• [Problem]
Would you transcribe the film review word for word from "The film starts" to "dreams have begun."?

## START Passage to read

This slice of cinematic surrealism is truly the last stand of the formerly bursting underground scene that brought us such cinematic dynamos as Jim VanBebber, Nacho Cerda and Jorg Buttgerreit. Now the scene is utterly and completely dead, with no one shooting on film anymore and the online community murdering the former camaraderie that was felt amongst “underground” enthusiasts in the late nineties. SUBCONSCIOUS CREULTY stands nearly alone, as it is clearly a film of cinematic demon exorcism, made to purge torturous images from the filmmaker’s heart and soul. Something very few backyard auteurs are willing to even attempt anymore (though there are a few of us still trying). This is the antithesis of backyard tits and gore for laughs that poses as underground filmmaking these days.
The film starts out with a low-key, stylish montage with voiceover explaining that film is a lie; just images strung together from stolen moments of dreams. This is followed with an on screen text message explaining the difference between the right and left-brain, suggesting we kill the side attached to reason. Stark black on white credits drop us headfirst into the nightmarish visions ahead. A woman lies naked and prone on a concrete slab in a dusty and dank basement. A well-manicured female hand caresses her, puts a red cloth over her face, then proceeds to slice open the nude woman’s stomach and pullout an eyeball. The dreams have begun.
The first “story” deals with a pregnant woman and her obsessive brother. He watches her through doorways and keyholes, obsessing constantly about her sexuality and pregnancy. He makes her both physically and emotionally dependent upon him as his sickness grows, mirroring the child growing inside her. His inner monologue often talks of making the birth the biggest mockery of life the world would ever see. And he does. Without spoiling the climax, it suffices to say that it is unsettling and certainly not for the fainthearted. But also with that said, the climax of this segment runs a bit long, lingering on the horrific incident past the point of shock or even revulsion. At the end the characters are dead inside and feel nothing, I felt a very similar way. Perhaps that was the intention.
Segment two is easily the best of the film, and some of the purest surrealist filmmaking made in the last fifteen years. Without explanation or even dialogue we watch as a group of people literally make love to the Earth. They writhe in complete ecstasy as they grind their genitals into muddy holes. As one man digs deeper into the Earth it bleeds heavily with him rubbing the planetary menstruation all over himself. A woman fellates a tree branch and breaks it off sending geysers of ejaculate/blood all around. At the end of the segment a man fellates a woman in white robes who has a large knife as a surrogate penis. It slices and cuts his mouth to sheds, but he continues while she pants in orgasm.
The scene is agonizingly beautiful, shot with slow movement and high film speed to give it all a dreamlike slur of motion. Though bloody, no one seems to be in pain, the whole segment seems to communicate something positive and wondrous. These are people connecting with the very content of nature itself, with blood, dirt, vegetation, sex and humanity become one. The segment seems to be trying to say the same sort of thing the Elias Merhage’s film BEGOTTEN (1992) attempted, but does it in a much less self important way. Just like the original Surrealists intended, this is dream-life on film.

## END Passage to read
## START Material supplied

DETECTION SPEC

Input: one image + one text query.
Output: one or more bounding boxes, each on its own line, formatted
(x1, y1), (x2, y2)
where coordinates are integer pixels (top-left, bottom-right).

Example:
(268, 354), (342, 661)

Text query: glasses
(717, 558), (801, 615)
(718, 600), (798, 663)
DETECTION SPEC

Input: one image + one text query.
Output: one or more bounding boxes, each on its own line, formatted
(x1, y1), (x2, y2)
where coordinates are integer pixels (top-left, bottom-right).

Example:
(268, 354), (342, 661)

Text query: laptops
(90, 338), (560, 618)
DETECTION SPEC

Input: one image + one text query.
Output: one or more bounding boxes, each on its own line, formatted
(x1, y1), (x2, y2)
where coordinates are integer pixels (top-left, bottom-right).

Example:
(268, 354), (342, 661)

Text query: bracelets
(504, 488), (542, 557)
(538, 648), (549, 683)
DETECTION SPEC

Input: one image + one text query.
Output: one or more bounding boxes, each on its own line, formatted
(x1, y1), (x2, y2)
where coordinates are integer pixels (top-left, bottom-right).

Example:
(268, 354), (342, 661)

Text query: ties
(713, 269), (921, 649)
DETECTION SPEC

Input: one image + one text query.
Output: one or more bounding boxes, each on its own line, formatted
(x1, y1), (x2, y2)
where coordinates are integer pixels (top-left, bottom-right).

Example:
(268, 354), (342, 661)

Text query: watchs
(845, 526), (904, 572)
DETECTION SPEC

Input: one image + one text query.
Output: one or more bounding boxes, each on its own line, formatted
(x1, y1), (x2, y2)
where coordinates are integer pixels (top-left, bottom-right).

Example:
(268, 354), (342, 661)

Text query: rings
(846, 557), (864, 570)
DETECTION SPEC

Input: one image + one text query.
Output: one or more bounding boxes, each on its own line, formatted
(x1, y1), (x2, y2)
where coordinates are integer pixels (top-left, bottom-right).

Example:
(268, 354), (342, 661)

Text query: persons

## END Material supplied

• [Result of this task]
The film starts out with a low-key, stylish montage with voiceover explaining that film is a lie; just images strung together from stolen moments of dreams. This is followed with an on screen text message explaining the difference between the right and left-brain, suggesting we kill the side attached to reason. Stark black on white credits drop us headfirst into the nightmarish visions ahead. A woman lies naked and prone on a concrete slab in a dusty and dank basement. A well-manicured female hand caresses her, puts a red cloth over her face, then proceeds to slice open the nude woman’s stomach and pullout an eyeball. The dreams have begun.